İnsan sütü ile zebra sütü arasındaki benzerlik bir yana bırakılırsa, birbirine yakın türlerin sütünün de benzerlik gösterdiği görüldü.

Ayrıca sütün yoğunluğunu belirleyen bir başka faktör de yavrunun ne kadar süreyle beslenmesi gerektiğidir. Balonlu foklar yavrusunu sadece dört gün emzirir. Bu nedenle sütün yağ içeriği yoğundur. Oysa bazı yunus balıkları 18 ay boyunca emzirir.

Bir diğer etken de hayvanın beslenme şeklidir. Etçil memelilerin sütünde daha fazla yağ ve protein vardır.

 

Sütün işlevi

 

Bütün memelilerin ortak özelliği olarak sütün 160 milyon yıl önce ortaya çıktığı sanılıyor. Bunun sinapsid adı verilen bir canlı ile başladığı söyleniyor. Fakat yavrunun beslenmesinde büyük önem taşıyor olmasına rağmen, ilk fonksiyonu bununla pek ilgili olmayabilir.

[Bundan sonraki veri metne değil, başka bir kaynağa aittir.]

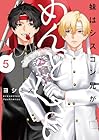 妹はシスコン兄がめんどくさい 第5巻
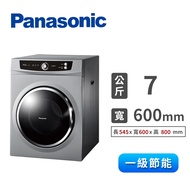 國際牌Panasonic 7公斤 乾衣機 NH-70G-L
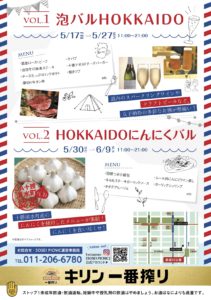 ソウセイピクニックチラシの表の画像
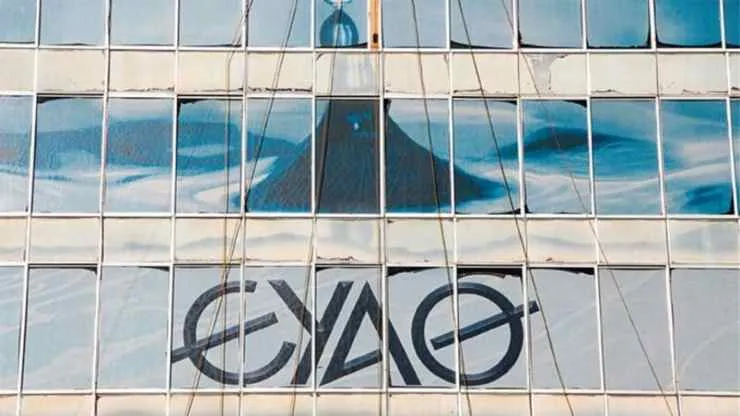 Παραίτηση μέλους του ΔΣ στην ΕΥΑΘ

Bir hipoteze göre, süt esas olarak yavrunun bağışıklık sistemini güçlendirme işleviyle ortaya çıktı. Bir diğerine göre ise süt, kabuğu geçirgen özellik gösteren yumurtaların nemli kalmasını sağlamak için üretilmeye başlandı. Ördek gagalı ornitorenkler yumurtadan çıkınca annelerinin sütünü içer, ama bunu meme ucundan emerek değil, dönüşüme uğramış ter bezlerini yalayarak yapar.

İster beslenme amacıyla, ister bağışıklık ya da nem amacıyla ortaya çıkmış olsun, 160 milyon yıl önce yaşamış olan ve yumurtlayan memeli öncesi canlıya, ürettiği sütten dolayı minnettarız. Bizi besleyip büyüten bu süt oldu. Yediğimiz yağ, yoğurt, peynir, dondurma da cabası.